Einfachste Methode: Bild speichern und heranzoomen. Gerade bekannte Explorer haben gutes Equipment und selbst beim Runterendern der Bilder auf Onlineplattformen geben diese oft noch eine sehr gute Qualität her. Je nach Zeitraum kann das Entziffern etwas schwierig werden, aber auch dafür gibt es Vorlagen im Internet.
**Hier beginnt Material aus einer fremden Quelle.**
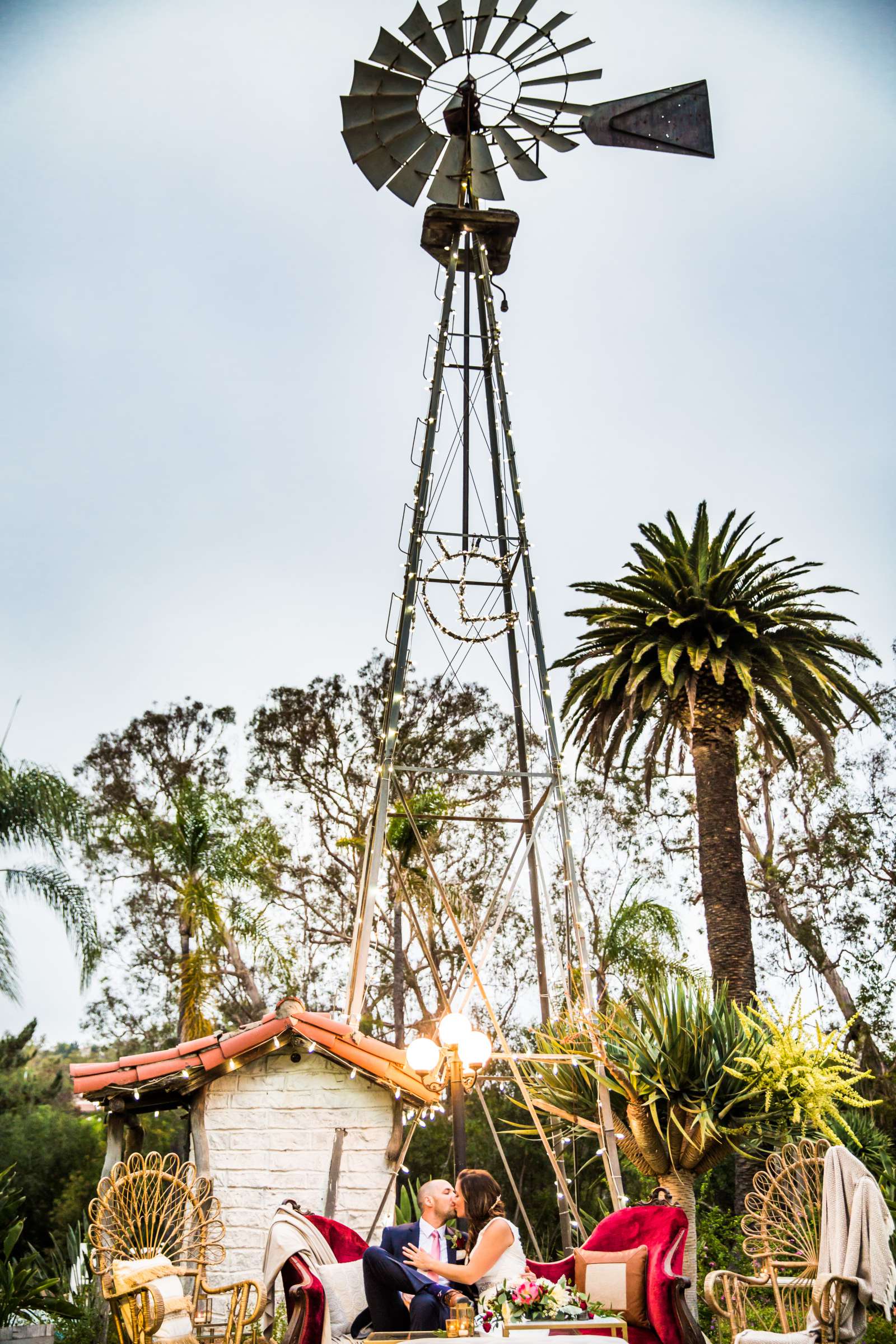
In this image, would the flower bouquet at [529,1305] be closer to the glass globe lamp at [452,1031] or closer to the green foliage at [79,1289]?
the glass globe lamp at [452,1031]

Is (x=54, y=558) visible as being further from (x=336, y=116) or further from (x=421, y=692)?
(x=336, y=116)

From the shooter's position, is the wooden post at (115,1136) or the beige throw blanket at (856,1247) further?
the wooden post at (115,1136)

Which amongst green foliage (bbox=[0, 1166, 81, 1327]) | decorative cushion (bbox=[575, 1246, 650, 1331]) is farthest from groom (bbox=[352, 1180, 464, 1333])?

Alternativ: Alles andere. Zeugnisse, Fotos, Schulbücher, Zeitungen etc. Irgendwas findet sich immer, besonders in Videos kommt einem sicher etwas unter. Fotos wurden früher oft mit einer Beschreibung versehen, Schulbücher haben die Namen der Kinder und damit den Nachnamen und gerne auch das Schuljahr. Zeitungen sind Zeitzeugen und wenn es sich dann noch um Lokalblätter handelt, ist man wieder einen Schritt weiter. Zeugnisse, ganz klar enthalten den Namen, eine Jahreszahl und zumeist auch die Institution, welche selbige ausgestellt hat. Bei Hochschulzeugnissen lohnt es sich zu schauen, ob es eine Vita zur Person gibt, damit bekommt man normalerweise den Geburtsort, Wohnorte und ehemalige Arbeitsplätze. Irgendwie bekommt man immer Informationen zusammen.

Exkurs 2: Besonders praktisch sind Dinge, welche das Hobby betreffen, vor allem wenn unser Objekt nach 1945 verlassen wurde. Vereine arbeiten ihre Geschichten nach und nach auf, ebenfalls ein leichtes so an Namen zu kommen. Hat sich der Gesuchte an Wettbewerben beteiligt so lässt sich sicherlich irgendwo eine Übersicht der Teilnehmer und des Ablaufes finden. Hat derjenige noch Tiere gezüchtet so lassen sich Informationen zum Besitzer sogar über den Namen des Zuchtieres finden.

Cooler Nebeneffekt 4: Zuchtverbände und Vereine geben bei Gewinnern auch den Wohnort an. Damit sind wir auch hier am Ziel. Aber machen wir mal ohne den genauen Wohnort weiter.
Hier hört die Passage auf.